→ Stated goal a
Tally the lines in the listing below that contain the string "instances", and reply with only that number.

→ Reading text
The glut of Cherry Plums (Prunus cerasifera) this year is astounding. In fact most of the wild fruit coming out, or just about to, reminds me yet again, that Nature is truly abundant. A simple observation of my local environment makes this self evident.
One thing I have learnt from foraging wild food, is that Nature continually gives, and gives. Of course dry periods exist, but on the whole over a year, there is an abundance of food to be had from the hedgerow larder.
This observation allows me to relax into my life. It takes the concern that sometimes crops up over not having enough money or stuff etc. This is a 180 degree flip from how I used to live my life before foraging. Before I lived a fear-based life, bashing my head out over making money, needing status symbols, needing some fixed point on so-called security. Instead, when I walked away from my old life, I went into Nature and Nature healed me. For a second time… Phew, it was a close one!

→ Stated goal b
Retype the foraging passage above in full, word for word.

Contour annotation records
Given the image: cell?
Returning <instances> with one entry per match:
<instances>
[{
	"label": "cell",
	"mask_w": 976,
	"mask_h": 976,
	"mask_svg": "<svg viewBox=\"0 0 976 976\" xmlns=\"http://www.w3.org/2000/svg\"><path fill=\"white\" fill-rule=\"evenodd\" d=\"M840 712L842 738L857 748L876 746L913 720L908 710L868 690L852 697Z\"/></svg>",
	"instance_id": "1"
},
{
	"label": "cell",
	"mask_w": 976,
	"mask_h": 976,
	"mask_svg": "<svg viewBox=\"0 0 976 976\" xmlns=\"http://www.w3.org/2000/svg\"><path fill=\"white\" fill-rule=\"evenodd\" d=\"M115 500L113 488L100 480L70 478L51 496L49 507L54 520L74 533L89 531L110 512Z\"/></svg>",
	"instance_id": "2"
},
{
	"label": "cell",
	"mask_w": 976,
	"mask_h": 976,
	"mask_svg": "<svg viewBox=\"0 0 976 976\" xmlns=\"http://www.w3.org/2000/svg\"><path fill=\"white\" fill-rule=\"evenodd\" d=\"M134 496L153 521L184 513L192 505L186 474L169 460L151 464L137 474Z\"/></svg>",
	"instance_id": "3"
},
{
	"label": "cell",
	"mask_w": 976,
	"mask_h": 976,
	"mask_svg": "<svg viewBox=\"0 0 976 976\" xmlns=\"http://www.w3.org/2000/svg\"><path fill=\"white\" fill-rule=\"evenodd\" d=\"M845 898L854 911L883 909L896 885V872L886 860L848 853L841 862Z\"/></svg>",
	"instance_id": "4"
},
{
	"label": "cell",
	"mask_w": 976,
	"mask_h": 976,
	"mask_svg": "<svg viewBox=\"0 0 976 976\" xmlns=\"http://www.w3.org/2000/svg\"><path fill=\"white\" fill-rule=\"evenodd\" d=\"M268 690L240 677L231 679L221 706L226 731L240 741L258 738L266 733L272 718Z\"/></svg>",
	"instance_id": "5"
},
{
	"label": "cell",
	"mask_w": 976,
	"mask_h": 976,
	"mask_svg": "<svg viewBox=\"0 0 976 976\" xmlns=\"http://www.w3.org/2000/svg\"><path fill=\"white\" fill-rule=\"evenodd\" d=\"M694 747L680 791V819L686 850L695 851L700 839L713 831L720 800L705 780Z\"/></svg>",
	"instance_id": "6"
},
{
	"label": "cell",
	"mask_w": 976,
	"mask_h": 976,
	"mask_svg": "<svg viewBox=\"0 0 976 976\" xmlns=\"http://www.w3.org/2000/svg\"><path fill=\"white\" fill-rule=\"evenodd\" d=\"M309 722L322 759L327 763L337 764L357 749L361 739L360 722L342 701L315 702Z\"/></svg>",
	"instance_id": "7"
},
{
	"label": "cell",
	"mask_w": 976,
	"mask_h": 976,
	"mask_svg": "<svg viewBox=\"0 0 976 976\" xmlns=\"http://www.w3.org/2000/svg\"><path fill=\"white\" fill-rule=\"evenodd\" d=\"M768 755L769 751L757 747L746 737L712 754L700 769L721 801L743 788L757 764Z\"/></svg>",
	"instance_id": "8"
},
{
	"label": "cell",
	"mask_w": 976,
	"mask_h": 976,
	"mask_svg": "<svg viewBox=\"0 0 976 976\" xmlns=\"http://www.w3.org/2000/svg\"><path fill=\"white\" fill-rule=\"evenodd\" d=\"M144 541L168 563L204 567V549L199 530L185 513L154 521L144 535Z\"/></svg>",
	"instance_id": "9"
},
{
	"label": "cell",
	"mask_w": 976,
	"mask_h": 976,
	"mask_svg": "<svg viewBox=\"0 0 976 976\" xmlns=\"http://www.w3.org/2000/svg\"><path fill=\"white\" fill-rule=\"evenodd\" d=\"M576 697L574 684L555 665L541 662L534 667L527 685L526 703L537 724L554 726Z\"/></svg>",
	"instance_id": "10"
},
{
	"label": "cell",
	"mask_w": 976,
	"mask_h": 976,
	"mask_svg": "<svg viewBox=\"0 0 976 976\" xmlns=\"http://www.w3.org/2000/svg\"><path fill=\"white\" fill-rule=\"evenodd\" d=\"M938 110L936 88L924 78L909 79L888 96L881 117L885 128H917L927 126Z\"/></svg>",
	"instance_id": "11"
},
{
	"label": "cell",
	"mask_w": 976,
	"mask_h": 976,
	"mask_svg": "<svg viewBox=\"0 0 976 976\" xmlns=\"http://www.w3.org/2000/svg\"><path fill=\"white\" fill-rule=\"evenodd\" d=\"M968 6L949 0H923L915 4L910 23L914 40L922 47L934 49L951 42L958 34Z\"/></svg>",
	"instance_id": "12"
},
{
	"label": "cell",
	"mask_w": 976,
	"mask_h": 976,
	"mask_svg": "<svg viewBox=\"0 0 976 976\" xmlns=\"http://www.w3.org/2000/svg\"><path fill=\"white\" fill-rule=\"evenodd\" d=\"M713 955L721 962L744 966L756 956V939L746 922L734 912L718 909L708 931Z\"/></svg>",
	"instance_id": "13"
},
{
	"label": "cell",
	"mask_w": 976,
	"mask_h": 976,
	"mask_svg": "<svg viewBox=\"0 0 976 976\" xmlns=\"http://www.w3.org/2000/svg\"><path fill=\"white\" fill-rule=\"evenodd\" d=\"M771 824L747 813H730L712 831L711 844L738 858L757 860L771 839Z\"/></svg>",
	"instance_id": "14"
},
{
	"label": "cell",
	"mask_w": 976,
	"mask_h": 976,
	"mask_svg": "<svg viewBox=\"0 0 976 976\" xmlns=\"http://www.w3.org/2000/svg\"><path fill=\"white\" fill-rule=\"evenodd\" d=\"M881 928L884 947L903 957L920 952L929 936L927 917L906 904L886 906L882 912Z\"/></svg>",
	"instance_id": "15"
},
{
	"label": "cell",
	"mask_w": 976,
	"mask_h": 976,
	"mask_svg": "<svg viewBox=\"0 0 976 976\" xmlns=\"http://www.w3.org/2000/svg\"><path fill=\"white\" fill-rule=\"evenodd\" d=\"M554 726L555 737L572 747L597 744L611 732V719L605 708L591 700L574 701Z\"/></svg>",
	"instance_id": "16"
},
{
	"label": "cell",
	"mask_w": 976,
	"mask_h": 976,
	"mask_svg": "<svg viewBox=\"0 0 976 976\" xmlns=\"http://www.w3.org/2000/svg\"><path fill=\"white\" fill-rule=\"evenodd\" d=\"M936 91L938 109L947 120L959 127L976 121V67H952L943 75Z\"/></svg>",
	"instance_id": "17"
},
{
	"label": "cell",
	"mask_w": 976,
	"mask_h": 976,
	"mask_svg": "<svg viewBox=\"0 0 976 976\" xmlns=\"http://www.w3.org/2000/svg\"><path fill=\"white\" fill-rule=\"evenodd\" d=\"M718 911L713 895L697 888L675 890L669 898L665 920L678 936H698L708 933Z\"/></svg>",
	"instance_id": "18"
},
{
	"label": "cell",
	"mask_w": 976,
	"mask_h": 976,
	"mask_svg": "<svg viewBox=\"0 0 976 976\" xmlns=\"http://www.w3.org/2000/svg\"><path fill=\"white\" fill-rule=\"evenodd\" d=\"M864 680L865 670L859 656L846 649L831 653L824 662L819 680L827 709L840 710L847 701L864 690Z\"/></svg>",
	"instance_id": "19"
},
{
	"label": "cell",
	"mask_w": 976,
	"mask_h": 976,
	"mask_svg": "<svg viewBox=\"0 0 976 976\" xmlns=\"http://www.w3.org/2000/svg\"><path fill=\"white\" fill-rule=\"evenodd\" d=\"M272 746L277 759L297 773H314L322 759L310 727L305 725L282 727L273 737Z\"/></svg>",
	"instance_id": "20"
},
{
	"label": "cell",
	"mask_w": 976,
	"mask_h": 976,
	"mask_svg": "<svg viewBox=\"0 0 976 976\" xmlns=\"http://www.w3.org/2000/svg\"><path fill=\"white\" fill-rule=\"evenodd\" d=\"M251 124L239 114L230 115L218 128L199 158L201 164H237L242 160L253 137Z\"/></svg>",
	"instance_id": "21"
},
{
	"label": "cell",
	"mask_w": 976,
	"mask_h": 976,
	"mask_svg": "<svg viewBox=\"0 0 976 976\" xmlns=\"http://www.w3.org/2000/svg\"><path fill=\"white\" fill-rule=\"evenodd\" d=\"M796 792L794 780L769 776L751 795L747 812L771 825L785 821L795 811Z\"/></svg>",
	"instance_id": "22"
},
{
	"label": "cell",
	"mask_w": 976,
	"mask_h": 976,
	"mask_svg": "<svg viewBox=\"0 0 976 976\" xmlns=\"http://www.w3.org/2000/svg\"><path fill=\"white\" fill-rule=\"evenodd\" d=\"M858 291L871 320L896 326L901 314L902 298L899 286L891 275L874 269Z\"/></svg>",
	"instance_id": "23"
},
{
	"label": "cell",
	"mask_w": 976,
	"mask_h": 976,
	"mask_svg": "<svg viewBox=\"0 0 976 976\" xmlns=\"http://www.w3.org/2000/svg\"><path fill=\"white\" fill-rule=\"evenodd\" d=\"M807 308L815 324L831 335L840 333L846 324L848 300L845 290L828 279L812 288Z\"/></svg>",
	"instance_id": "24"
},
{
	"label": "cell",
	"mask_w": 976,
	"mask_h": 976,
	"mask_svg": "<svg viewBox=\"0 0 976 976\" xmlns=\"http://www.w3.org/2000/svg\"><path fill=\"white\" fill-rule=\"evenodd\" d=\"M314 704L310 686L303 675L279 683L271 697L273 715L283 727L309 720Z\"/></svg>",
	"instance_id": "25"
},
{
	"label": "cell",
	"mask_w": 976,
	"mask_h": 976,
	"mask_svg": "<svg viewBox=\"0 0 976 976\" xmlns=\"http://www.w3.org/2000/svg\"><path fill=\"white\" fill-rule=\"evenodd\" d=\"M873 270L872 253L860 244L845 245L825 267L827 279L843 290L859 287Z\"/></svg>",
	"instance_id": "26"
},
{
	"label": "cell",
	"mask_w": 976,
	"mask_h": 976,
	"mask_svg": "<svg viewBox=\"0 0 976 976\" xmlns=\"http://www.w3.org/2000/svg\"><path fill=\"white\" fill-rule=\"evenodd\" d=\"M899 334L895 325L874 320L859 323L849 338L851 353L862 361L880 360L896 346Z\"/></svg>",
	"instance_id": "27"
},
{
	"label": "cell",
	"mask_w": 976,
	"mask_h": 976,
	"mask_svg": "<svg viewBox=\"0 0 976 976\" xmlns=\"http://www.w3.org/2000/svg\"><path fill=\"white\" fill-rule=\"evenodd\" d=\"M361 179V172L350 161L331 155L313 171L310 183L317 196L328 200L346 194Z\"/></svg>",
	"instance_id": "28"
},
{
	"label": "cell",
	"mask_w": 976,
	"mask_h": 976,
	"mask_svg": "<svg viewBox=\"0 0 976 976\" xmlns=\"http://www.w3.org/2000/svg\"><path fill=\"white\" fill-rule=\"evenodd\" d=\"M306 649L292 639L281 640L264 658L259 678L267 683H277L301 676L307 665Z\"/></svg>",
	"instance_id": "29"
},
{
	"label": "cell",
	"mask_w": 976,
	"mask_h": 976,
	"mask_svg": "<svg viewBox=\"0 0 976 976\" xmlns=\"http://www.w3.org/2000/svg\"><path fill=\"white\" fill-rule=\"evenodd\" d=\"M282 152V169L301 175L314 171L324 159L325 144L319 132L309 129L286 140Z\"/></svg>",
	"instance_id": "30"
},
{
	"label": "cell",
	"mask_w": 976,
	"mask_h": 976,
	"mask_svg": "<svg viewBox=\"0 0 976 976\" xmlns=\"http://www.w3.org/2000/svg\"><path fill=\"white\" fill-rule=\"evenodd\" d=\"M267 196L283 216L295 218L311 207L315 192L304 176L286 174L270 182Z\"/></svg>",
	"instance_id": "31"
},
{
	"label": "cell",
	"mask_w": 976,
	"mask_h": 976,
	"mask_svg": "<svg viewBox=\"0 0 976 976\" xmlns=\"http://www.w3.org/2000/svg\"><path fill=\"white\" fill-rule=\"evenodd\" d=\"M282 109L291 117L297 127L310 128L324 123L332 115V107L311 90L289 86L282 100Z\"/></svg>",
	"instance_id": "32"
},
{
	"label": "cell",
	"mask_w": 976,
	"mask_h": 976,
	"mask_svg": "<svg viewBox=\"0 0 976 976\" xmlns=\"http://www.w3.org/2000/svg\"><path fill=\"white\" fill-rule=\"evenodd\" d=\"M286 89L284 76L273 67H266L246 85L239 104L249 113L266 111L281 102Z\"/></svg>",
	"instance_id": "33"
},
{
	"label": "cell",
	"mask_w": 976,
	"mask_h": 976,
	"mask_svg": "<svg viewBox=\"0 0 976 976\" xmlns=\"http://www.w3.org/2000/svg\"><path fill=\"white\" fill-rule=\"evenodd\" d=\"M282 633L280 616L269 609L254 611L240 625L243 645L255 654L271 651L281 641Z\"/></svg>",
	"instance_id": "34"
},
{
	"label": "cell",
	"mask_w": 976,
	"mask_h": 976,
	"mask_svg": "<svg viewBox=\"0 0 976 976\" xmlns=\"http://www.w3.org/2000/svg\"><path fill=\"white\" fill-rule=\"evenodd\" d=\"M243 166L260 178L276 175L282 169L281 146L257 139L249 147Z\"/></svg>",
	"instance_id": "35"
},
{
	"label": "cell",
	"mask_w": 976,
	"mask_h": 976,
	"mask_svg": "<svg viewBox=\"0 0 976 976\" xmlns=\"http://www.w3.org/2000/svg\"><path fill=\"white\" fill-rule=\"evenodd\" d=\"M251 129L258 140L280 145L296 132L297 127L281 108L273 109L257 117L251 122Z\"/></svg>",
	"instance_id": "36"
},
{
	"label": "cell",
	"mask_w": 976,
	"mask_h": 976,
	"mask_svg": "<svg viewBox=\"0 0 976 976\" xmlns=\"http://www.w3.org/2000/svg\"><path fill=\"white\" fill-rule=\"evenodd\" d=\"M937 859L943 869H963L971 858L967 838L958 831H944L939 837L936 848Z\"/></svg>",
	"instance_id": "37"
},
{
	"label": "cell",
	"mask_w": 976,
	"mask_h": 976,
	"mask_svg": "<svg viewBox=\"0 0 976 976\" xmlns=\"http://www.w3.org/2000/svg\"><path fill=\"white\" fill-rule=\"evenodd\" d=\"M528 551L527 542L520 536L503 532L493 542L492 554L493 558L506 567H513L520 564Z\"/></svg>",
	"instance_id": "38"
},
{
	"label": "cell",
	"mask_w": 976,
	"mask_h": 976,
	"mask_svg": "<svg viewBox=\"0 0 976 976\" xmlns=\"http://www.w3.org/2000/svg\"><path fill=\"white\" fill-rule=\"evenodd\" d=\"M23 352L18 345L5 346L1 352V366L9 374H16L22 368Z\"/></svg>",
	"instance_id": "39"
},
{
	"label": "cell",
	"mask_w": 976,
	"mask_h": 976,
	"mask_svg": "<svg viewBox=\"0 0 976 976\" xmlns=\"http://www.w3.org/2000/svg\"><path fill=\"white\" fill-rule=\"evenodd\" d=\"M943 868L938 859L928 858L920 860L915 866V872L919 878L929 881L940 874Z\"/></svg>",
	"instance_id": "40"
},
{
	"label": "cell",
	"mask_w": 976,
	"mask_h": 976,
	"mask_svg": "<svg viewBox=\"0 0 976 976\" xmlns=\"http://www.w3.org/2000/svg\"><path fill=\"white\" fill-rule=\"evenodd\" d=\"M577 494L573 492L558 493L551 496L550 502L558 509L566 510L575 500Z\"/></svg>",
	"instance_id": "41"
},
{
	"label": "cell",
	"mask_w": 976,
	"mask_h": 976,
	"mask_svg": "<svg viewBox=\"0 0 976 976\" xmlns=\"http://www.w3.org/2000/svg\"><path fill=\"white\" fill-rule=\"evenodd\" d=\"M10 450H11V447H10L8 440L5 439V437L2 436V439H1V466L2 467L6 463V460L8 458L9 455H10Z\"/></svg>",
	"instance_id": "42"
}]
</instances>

→ Written solution a
3

→ Written solution b
The glut of Cherry Plums (Prunus cerasifera) this year is astounding. In fact most of the wild fruit coming out, or just about to, reminds me yet again, that Nature is truly abundant. A simple observation of my local environment makes this self evident.
One thing I have learnt from foraging wild food, is that Nature continually gives, and gives. Of course dry periods exist, but on the whole over a year, there is an abundance of food to be had from the hedgerow larder.
This observation allows me to relax into my life. It takes the concern that sometimes crops up over not having enough money or stuff etc. This is a 180 degree flip from how I used to live my life before foraging. Before I lived a fear-based life, bashing my head out over making money, needing status symbols, needing some fixed point on so-called security. Instead, when I walked away from my old life, I went into Nature and Nature healed me. For a second time… Phew, it was a close one!